De acordo com a eurodeputada bloquista, “a extrema direita quer disputar o espaço do protesto”, e “a pobreza, a desigualdade social e a normalização da extrema direita, com a benevolência dos governos da direita e do centro, têm contribuído para esse crescimento”. 

Marisa considera que é preciso “demonstrar a falsidade” das afirmações de que “os extremos são iguais”, e de que a “salvação” está no centro. “Não é porque uma mentira é repetida vezes sem contas que se transforma em verdade”, vincou.

A dirigente do Bloco defendeu que “só se impede a luta da direita se a luta social fizer o caminho da igualdade, da justiça social e ambiental, do combate à pobreza, das políticas inclusivas, da igualdade de oportunidades e da dignidade”. E que “pensar esse modelo económico e social de futuro é também acabar com todas as formas de neo-colonialismo”.

Ascensão da extrema-direita nasce da falência das políticas liberais”

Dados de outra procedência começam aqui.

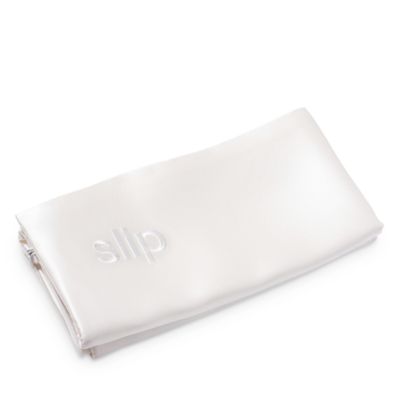 Pure Silk Pillowcase, King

José Gusmão afirmou que a ascensão da extrema-direita a que temos vindo a assistir “nasce da falência das políticas liberais”.

O eurodeputado do Bloco referiu que essa é a consequência de “abraçar a ilusão de um Estado Social construído em cima de uma economia liberal”.

José Gusmão sublinhou a importância de “ter um projeto, uma alternativa económica”, de “construir uma estratégia de resposta aos problemas do país” que passa necessariamente por uma resposta económica alternativa.

À direita essa alternativa não existe, não há “nenhum projeto económico, nenhuma estratégia de desenvolvimento”, o que temos, de acordo com o dirigente bloquista, é “uma direita entalada entre o engarrafamento no centro e a pressão da extrema-direita”.

O Bloco, pelo contrário, tem uma proposta alternativa “que não assenta no sacrifício dos mesmos do costume”, que passa pela “promoção da igualdade”, e por uma “política ambiental anti depressiva”.

“Existe um modelo que responde efetivamente à crise climática e que pode ser um modelo mobilizador”, disse José Gusmão.